NowWeMOVE celebrates the International Day of Persons with Disabilities
Isotta Rossoni is passionate about social causes and has volunteered for various NGOs in Italy, the UK and Malta. In her spare time, Isotta loves to exercise and keep fit by running, practicing pilates and yoga and teaching Zumba. She believes not only that sport should be accessible to all, but also that kids and adults who have been through difficult experiences, and face various challenges in their daily lives, can benefit from having fun and working out together. Recently, she participated in a fundraising event for the Special Olympics, giving a Zumba session for children and adults with intellectual disabilities. Today, she shares that story in recognition of the International Day of Persons with Disabilities.
In the past four years working as a Zumba instructor, I have taught a variety of students, including working women, mothers, university students, young professionals and children.
The reason why I got into it in first place is that I enjoyed the spirit of the classes. What I have always found appealing about Zumba is the lightheartedness, the positive energy, and the friendly atmosphere among participants. Many Zumba choreographies involve striking ‘crazy’ moves, ‘shaking it’, shimmying the shoulders, being self-ironic… Students are encouraged to let loose and feel the music. Instructors face their class whilst teaching, because the main objectives are to work out and have fun together, as a team.
Recently, I gave a Zumba session for Special Olympics Malta, an NGO offering training in thirteen different sports disciplines for children and adults with intellectual disabilities. Like with every first class, I was uncertain what to expect. In my experience, some people fall in love with Zumba straight away, others get into it gradually, and for others the magic just doesn’t happen. When you’re teaching one class and one class only, you wish for it to be as memorable and enjoyable as possible, you hope for people to leave with a big smile on their faces, happy, satisfied and energised.

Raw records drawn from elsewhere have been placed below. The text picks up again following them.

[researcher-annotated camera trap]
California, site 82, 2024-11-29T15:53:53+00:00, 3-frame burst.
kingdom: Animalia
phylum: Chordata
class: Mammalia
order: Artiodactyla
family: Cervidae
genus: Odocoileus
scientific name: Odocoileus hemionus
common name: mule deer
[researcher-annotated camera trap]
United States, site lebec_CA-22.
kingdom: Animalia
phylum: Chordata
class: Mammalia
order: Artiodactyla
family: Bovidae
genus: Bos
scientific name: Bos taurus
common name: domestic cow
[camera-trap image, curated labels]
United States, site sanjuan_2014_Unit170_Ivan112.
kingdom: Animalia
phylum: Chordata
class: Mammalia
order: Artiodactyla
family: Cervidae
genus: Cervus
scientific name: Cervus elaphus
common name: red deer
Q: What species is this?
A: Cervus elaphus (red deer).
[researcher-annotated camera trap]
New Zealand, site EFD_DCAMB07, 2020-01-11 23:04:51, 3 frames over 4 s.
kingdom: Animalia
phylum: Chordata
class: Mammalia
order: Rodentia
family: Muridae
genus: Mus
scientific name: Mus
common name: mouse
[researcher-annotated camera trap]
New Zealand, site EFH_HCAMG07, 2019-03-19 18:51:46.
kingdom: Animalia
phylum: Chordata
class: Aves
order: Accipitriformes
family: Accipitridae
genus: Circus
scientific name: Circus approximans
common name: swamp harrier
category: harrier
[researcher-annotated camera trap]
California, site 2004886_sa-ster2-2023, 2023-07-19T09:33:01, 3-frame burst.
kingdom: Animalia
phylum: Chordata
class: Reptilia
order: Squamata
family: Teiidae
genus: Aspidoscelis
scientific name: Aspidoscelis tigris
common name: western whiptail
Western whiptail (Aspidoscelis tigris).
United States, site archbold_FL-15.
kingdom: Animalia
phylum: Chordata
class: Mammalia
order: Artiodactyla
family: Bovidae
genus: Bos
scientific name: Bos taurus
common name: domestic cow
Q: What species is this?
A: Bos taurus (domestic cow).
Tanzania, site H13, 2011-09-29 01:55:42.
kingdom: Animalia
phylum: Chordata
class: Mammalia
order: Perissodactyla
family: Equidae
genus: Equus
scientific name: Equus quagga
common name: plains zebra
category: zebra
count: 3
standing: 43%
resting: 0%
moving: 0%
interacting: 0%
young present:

As I often do with first classes, I started off with a short introduction about Zumba: have fun, don’t worry about getting all the moves right, feel the music, go at your own pace, enjoy yourselves! Never was a pep talk less needed: as I turned the music on, the 20 or so students started smiling, cheering each other on, and MOVING. There was no hesitation to get on the dance floor and be outrageous.
I have seen many participants battle precisely with this: suspending their self-consciousness. As we leave childhood behind us, transitioning into adolescence and adulthood, we change and develop physically, intellectually, and ‘socially’. We increase our social interaction, and as a result become more conscious both about who we are, and about how others see us/think of us. This is the natural and ordinary course of things. Yet in the process, we also partially lose the ability to express ourselves regardless of others. We lose some of that spontaneity that allows us to be ourselves – to be silly, funny, serious, emotional – without worrying what judgments the people around us will make about us.
The term ‘disability’ is generally used to describe a physical or mental impairment/incapacity of some kind. Disability poses many challenges, which only the people facing it and their loved ones can really and truly grasp. However, what I saw during my Zumba session was not disability, but just the opposite: I witnessed adults and kids express themselves without any reservation, doubt or insecurity. I saw the ABILITY to be spontaneous, open and free. An ability that is so often underrated and lost in today’s world.